Dask support in Scientific Python ecosystem¶
Similar to the adoption of Numba in the scientific Python ecosystem, dask is being adopted at an increasing rate. Some examples include dask-awkward for ragged data computation, dask-histogram for parallel filling of histograms dask support in cuDF, for parallelizing CUDA dataframes, and dask-sql, a distributed SQL Engine.
GPU accelerated computing in Python¶
The last method for speeding up Python that we will look at is running your code on GPUs instead of CPUs. GPUs are specifically built to speed up computational tasks such as doing linear algebra or experimenting with computer graphics. Support for GPUs can be provided by writing custom kernels or by using Pythonic GPU libraris such as CuPy.
CuPy¶
CuPy is an array-based library enabling Python code to be scaled to GPUs. CuPy's
API is very similar to NumPy and SciPy, and it was built as their extension to
GPUs. There are a few differences in the API, and even a few missing functions,
but it is actively developed and in a stable state. CuPy requires CUDA or
AMD ROCm to be installed on your machine. After the installation, majority of
the NumPy and SciPy scripts can be converted to CuPy by just replacing numpy
and scipy
with cupy
.
import cupy as cp
print(cp.cuda.runtime.getDeviceCount()) # check if CuPy identifies the CUDA GPU
x = cp.arange(6).reshape(2, 3).astype('f')
y = cp.arange(6).reshape(2, 3).astype('f')
result = x + y
The code is not executed in this lesson as the service where these lessons are built do not posses a GPU.
CuPy support in Scientific Python ecosystem¶
Similar to Numba and Dask, CuPy is being adopted in multiple scientific libraries to provide GPU capabilities to the users. Dask along with its exosystem libraries, such as dask-image provide CuPy and GPU support. Similarly, packages like Awkward Array, cupy-xarray, and pyxem use CuPy internally to offer GPU support.

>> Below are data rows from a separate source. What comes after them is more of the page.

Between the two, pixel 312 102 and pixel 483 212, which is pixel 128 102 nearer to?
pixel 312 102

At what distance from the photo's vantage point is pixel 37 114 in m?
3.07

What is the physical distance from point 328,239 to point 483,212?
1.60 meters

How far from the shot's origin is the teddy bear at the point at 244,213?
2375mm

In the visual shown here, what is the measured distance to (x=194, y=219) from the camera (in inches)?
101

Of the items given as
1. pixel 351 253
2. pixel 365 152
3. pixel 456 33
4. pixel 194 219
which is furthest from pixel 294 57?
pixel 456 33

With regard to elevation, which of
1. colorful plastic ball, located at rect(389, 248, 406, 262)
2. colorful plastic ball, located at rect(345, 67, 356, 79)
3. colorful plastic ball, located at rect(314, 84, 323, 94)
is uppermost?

Writing custom GPU kernels and binding them to Python¶
Some Python libraries write their own custom kernels to provide GPU support to the users. For instance, cuDF uses libcudf, a C++/CUDA dataframe library to provide GPU support for dataframes in Python. Similarly, Tensorflow and PyTorch have their own GPU kernels and they do not depend on CuPy to run their code on GPUs. One can even write custom GPU kernels in CuPy, and libraries like Awkward Array leverage that for ragged data computation.